**What to do**
Print the records below exactly, and do not carry over any picture.

(Collected data)
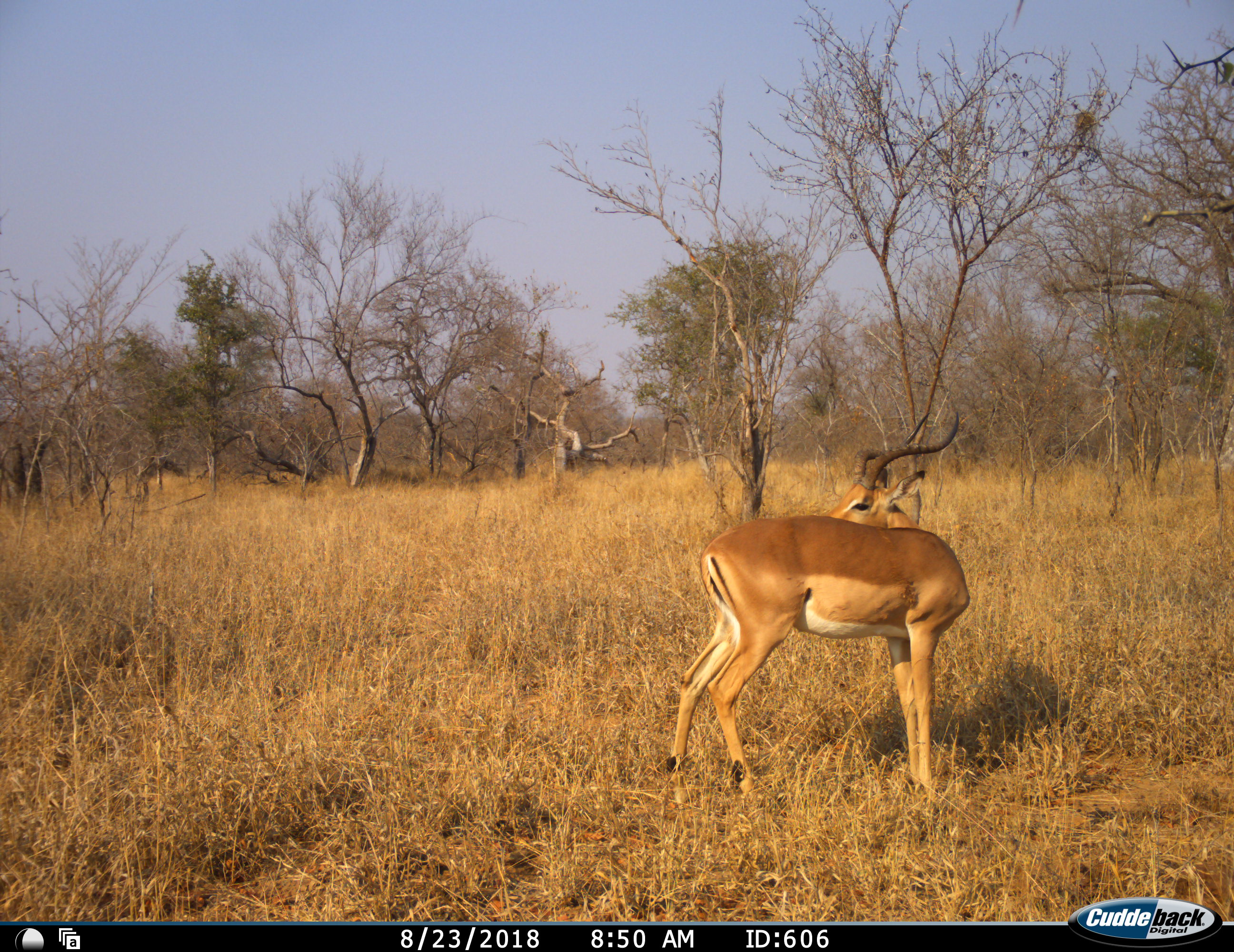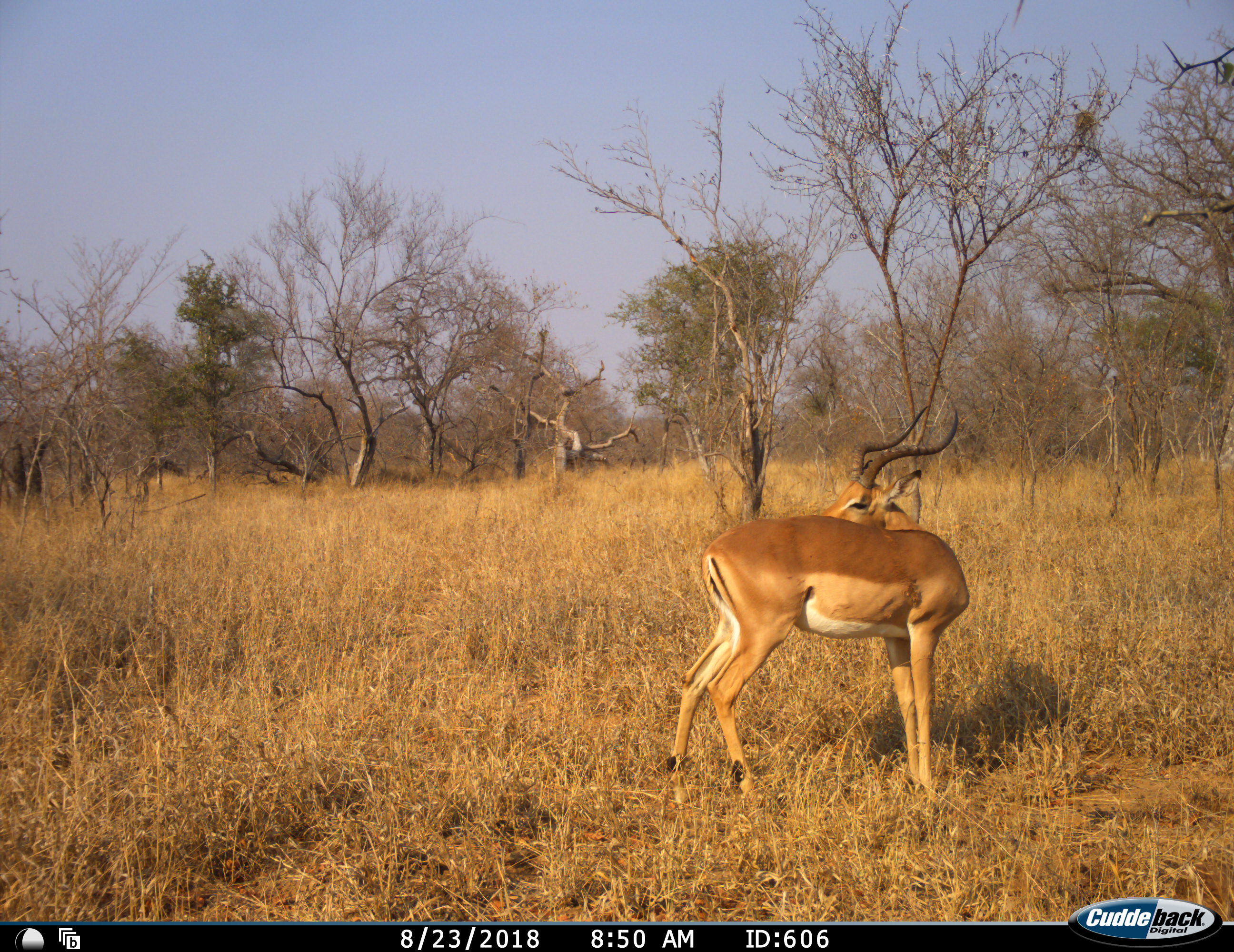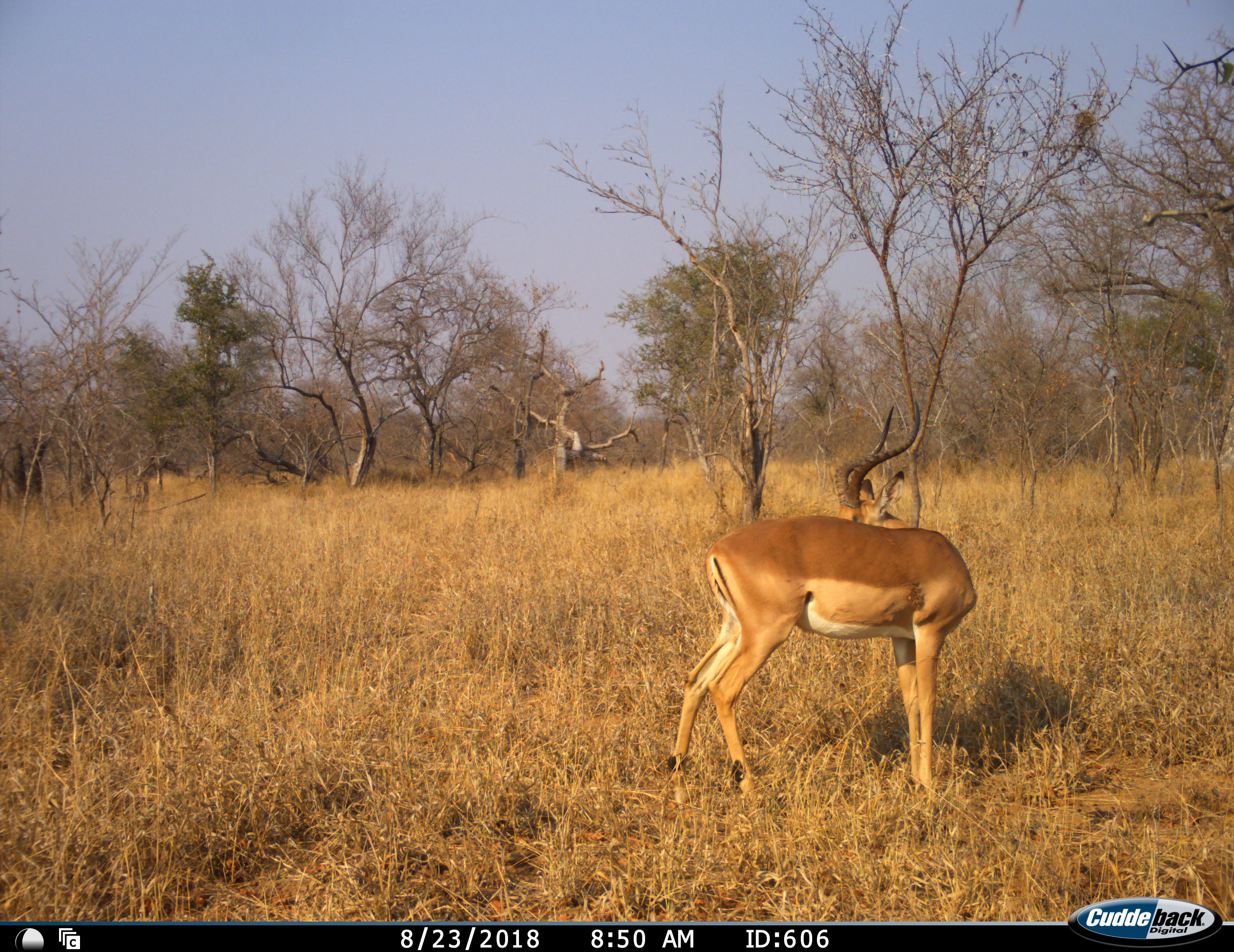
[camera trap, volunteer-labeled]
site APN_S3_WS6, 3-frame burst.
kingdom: Animalia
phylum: Chordata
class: Mammalia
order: Artiodactyla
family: Bovidae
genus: Aepyceros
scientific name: Aepyceros melampus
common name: impala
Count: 1.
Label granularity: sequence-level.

**Exercise solution**
[camera trap, volunteer-labeled]
site APN_S3_WS6, 3-frame burst.
kingdom: Animalia
phylum: Chordata
class: Mammalia
order: Artiodactyla
family: Bovidae
genus: Aepyceros
scientific name: Aepyceros melampus
common name: impala
Count: 1.
Label granularity: sequence-level.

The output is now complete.